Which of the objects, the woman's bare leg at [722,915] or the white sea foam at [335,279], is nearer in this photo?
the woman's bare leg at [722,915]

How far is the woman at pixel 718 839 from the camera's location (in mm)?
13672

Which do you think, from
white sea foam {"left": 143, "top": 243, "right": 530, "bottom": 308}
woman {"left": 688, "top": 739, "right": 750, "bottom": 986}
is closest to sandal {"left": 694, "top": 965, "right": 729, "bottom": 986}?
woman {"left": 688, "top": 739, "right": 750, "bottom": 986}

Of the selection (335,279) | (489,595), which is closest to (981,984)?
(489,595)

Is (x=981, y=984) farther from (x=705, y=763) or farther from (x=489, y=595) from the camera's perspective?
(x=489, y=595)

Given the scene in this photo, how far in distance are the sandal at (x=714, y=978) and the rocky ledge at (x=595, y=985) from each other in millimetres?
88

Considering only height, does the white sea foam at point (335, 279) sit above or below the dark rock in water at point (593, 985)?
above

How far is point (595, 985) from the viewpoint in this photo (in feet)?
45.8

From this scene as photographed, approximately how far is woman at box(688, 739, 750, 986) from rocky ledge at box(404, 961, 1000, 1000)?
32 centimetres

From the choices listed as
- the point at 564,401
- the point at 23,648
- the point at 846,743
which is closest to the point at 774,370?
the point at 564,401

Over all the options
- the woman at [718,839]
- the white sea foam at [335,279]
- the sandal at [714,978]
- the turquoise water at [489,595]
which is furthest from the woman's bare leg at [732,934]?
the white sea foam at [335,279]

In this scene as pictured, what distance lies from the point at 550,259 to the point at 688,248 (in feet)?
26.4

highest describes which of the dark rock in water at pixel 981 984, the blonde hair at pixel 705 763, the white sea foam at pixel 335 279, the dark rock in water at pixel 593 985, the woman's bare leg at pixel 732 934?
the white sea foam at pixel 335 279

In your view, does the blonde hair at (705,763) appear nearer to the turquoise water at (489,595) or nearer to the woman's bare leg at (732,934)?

### TO BE DONE:
Could you give the lines above, starting at the line that contains "In this scene" and running through the end of the items, as a JSON list of strings with one string per line and blank lines omitted?

### WRITTEN REPLY:
[
  "In this scene as pictured, what distance lies from the point at 550,259 to the point at 688,248 (in feet)?",
  "26.4",
  "highest describes which of the dark rock in water at pixel 981 984, the blonde hair at pixel 705 763, the white sea foam at pixel 335 279, the dark rock in water at pixel 593 985, the woman's bare leg at pixel 732 934?",
  "the white sea foam at pixel 335 279",
  "In your view, does the blonde hair at (705,763) appear nearer to the turquoise water at (489,595) or nearer to the woman's bare leg at (732,934)?"
]